Anna Mass' document

This is my membership card of Union of Polish Patriots. It was a political organization founded in March 1943 by Polish communists in the USSR.

We spent with my father four years in Komi. Then Wanda Wasilewska, UPP leader,  finally arranged for us to be released from Komi. In 1944 people were going where they wanted. Some went to Central Asia, and that was really stupid. From the northern climate into the sweltering heat, to Tashkent. And some didn't survive that change of climate. We decided we wouldn't go to Asia but closer to Poland, so Ukraine at most. At first we worked on a farm, or rather a kolkhoz , in Ukraine. Near Bakhmach [small town 100 km north-east of Kiev]. It was two hours' way to town. Because there were no horses following the German occupation, we drove cows. You yoked a pair of cows and they pulled the cart. We were hungry as usual, I tried to milk a cow in the field. But either I didn't know how or she didn't want to give milk to a stranger. In fact, they don't use boiled milk there. It's melted milk, they call it 'toplyenoye.' [Russian for heated] When you take milk out of the bread oven, there's a skin of butter on the surface. Melted butter and brown milk. I didn't like it.

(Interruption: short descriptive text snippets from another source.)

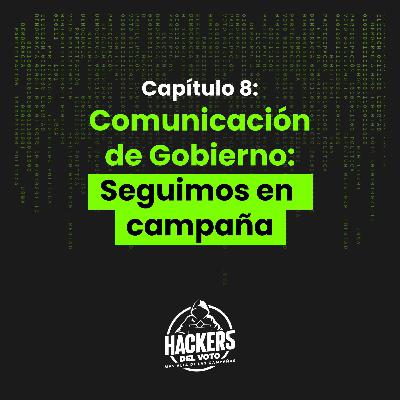 Capítulo 8: Comunicación de gobierno: seguimos en campaña.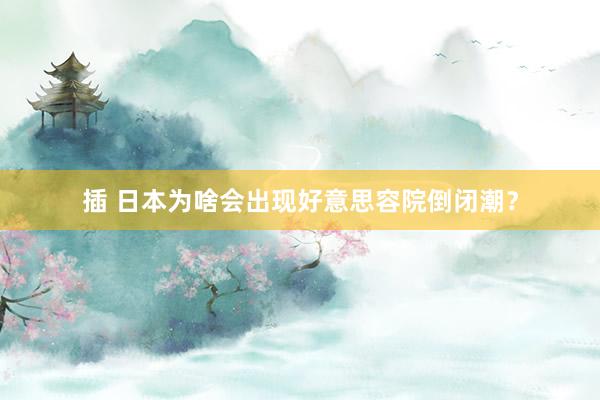 插 日本为啥会出现好意思容院倒闭潮？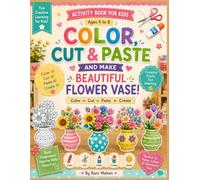 Activity for kids - Color, Cut, Paste & Make Beautiful Flower Vases: A Fun Paper Craft Activity Book with Flowers, Vases, Coloring, Cutting, Pasting & ... DIY Projects for Preschoolers and Young Kids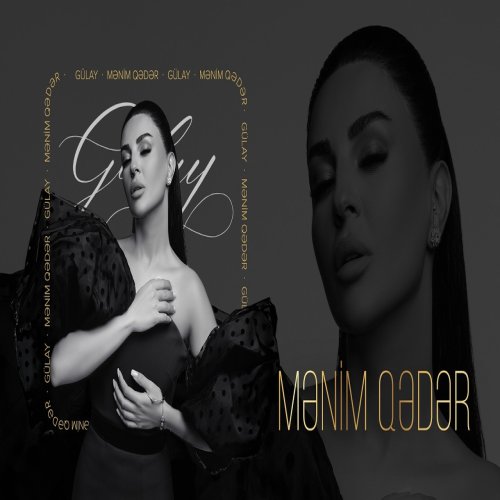 Gülay - Mənim Qədər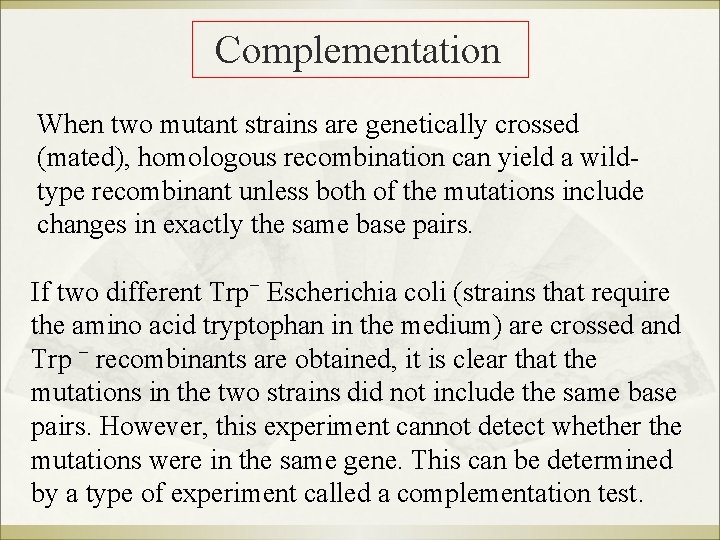  Complementation When two mutant strains are genetically crossed (mated), homologous recombination can yield
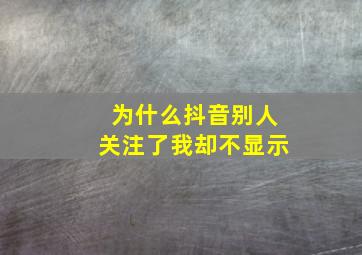 为什么抖音别人关注了我却不显示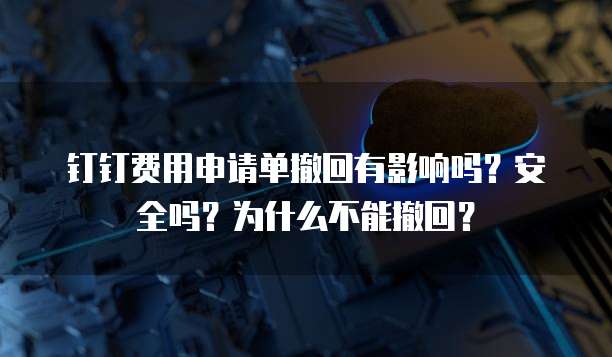 钉钉费用申请单撤回有影响吗?安全吗?为什么不能撤回?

Ukraine was beautiful. I loved to sing. And they sing so much there. Like the lead singer, the 'zapevaylo' they call him. It's like in the army: one soldier starts to sing and the others follow. The same thing happened there. One girl sings first, the others follow. A strong alto is the first voice. I was a soprano, but such a powerful one I had to be the first voice because otherwise I drowned the soprano out. Overall, to be honest, I received no harm from the Ukrainians. But I don't like them. I don't like them for the UPA gangs  and all that. Though they didn't harm me… But when I hear that we [the Poles] don't love the Russians, I think to myself: my God, you don't have to like your neighbor, but you have to live in harmony with him, and we can't do that.

And finally, in 1946, we went to Poland.